19. An apparatus for providing direction modification information, wherein the apparatus comprises:

a plurality of loudspeakers, wherein each of the plurality of loudspeakers is configured to replay a replayed audio signal, wherein a first one of the plurality of loudspeakers is located at a first position at a first height, and wherein second one of the of the plurality of loudspeakers is located at a second position being different from the first position, at a second height, being different from the first height,

two microphones, each of the two microphones being configured to record a recorded audio signal by receiving sound waves from each loudspeaker of the plurality of loudspeakers emitted by said loudspeaker when replaying the audio signal,

a binaural room impulse response determiner being configured to determine a plurality of binaural room impulse responses by determining a binaural room impulse response for each loudspeaker of the plurality of loudspeakers depending on the replayed audio signal being replayed by said loudspeaker and depending on each of the recorded audio signals being recorded by each of the two microphones when said replayed audio signal is replayed by said loudspeaker, and

a filter curve generator being configured to generate at least one filter curve depending on two of the plurality of binaural room impulse responses,

wherein the direction modification information depends on the at least one filter curve.

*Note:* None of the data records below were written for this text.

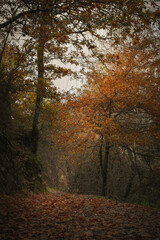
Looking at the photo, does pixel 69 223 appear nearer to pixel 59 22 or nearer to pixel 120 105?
pixel 59 22

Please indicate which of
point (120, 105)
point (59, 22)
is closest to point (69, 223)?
point (59, 22)

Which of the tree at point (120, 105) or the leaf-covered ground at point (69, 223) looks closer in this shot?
the leaf-covered ground at point (69, 223)

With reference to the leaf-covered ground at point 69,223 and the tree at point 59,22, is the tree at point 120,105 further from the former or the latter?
the leaf-covered ground at point 69,223

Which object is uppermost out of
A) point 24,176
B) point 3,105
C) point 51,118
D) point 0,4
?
point 0,4

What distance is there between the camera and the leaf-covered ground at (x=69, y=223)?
3.94m

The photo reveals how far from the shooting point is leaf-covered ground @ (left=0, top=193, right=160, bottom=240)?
3938 millimetres

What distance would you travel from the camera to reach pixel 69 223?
494 cm

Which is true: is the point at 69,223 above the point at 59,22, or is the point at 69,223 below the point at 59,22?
below

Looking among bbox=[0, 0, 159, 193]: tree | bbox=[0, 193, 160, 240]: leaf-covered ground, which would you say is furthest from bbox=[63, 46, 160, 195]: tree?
bbox=[0, 193, 160, 240]: leaf-covered ground

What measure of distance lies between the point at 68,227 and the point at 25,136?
6875 mm

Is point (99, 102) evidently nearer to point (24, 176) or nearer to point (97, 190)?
point (24, 176)

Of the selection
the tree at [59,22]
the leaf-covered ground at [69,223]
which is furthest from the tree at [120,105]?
the leaf-covered ground at [69,223]

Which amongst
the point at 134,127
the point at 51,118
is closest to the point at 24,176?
the point at 51,118

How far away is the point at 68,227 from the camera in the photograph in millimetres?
4617
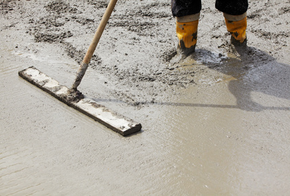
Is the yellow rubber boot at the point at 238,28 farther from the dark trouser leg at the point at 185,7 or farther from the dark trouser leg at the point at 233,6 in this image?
the dark trouser leg at the point at 185,7

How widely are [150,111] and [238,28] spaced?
1.46 metres

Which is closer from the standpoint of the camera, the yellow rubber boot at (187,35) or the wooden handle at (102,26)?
the wooden handle at (102,26)

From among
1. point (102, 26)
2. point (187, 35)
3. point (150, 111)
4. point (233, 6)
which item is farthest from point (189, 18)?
point (150, 111)

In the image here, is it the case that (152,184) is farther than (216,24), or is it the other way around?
(216,24)

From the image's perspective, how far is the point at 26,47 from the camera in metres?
3.42

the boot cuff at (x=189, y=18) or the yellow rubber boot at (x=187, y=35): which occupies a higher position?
the boot cuff at (x=189, y=18)

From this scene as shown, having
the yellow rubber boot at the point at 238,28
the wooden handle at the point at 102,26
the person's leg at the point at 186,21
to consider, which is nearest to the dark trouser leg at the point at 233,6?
the yellow rubber boot at the point at 238,28

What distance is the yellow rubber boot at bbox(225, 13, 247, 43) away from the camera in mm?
3146

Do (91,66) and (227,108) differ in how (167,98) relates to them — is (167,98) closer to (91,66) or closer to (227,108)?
(227,108)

20. An apparatus according to claim 19,

wherein the filter curve generator is configured to acquire two or more filter curves by generating one or more intermediate curves depending on the plurality of binaural room impulse responses, by amplifying each of the one or more intermediate curves by each of a plurality of different attenuation values.

21. An apparatus according to claim 19,

wherein the filter curve generator is configured to determine a plurality of head-related transfer functions from the plurality of binaural room impulse responses by extracting a head-related transfer function from each of the binaural room impulse responses,

wherein the plurality of head-related transfer functions are represented in a spectral domain,

wherein a height value is assigned to each of the plurality of head-related transfer functions,

wherein the filter curve generator is configured to generate two or more filter curves,

wherein the filter curve generator is configured to generate each of the two or more filter curves by subtracting spectral values of a second one of the plurality of head-related transfer functions from spectral values of a first one of the plurality of head-related transfer functions, or by dividing the spectral values of the first one of the plurality of head-related transfer functions by the spectral values of the second one of the plurality of head-related transfer functions,

wherein the filter curve generator is configured to assign a height value to each of the two or more filter curves by subtracting the height value being assigned to the first one of the plurality of head-related transfer functions from the height value being assigned to the second one of the plurality of head-related transfer functions, and

wherein the direction modification information comprises each of the two or more filter curves and the height value being assigned to said filter curve.

22. An apparatus according to claim 19,

wherein the filter curve generator is configured to determine a plurality of head-related transfer functions from the plurality of binaural room impulse responses by extracting a head-related transfer function from each of the binaural room impulse responses,

wherein the plurality of head-related transfer functions are represented in a spectral domain,

wherein a height value is assigned to each of the plurality of head-related transfer functions,

wherein the filter curve generator is configured to generate exactly one filter curve,

wherein the filter curve generator is configured the exactly one filter curve by subtracting spectral values of a second one of the plurality of head-related transfer functions from spectral values of a first one of the plurality of head-related transfer functions, or by dividing the spectral values of the first one of the plurality of head-related transfer functions by the spectral values of the second one of the plurality of head-related transfer functions,

wherein the filter curve generator is configured to assign a height value to the exactly one filter curve by subtracting the height value being assigned to the first one of the plurality of head-related transfer functions from the height value being assigned to the second one of the plurality of head-related transfer functions, and

wherein the direction modification information comprises the exactly one filter curve and the height value being assigned to the exactly one filter curve.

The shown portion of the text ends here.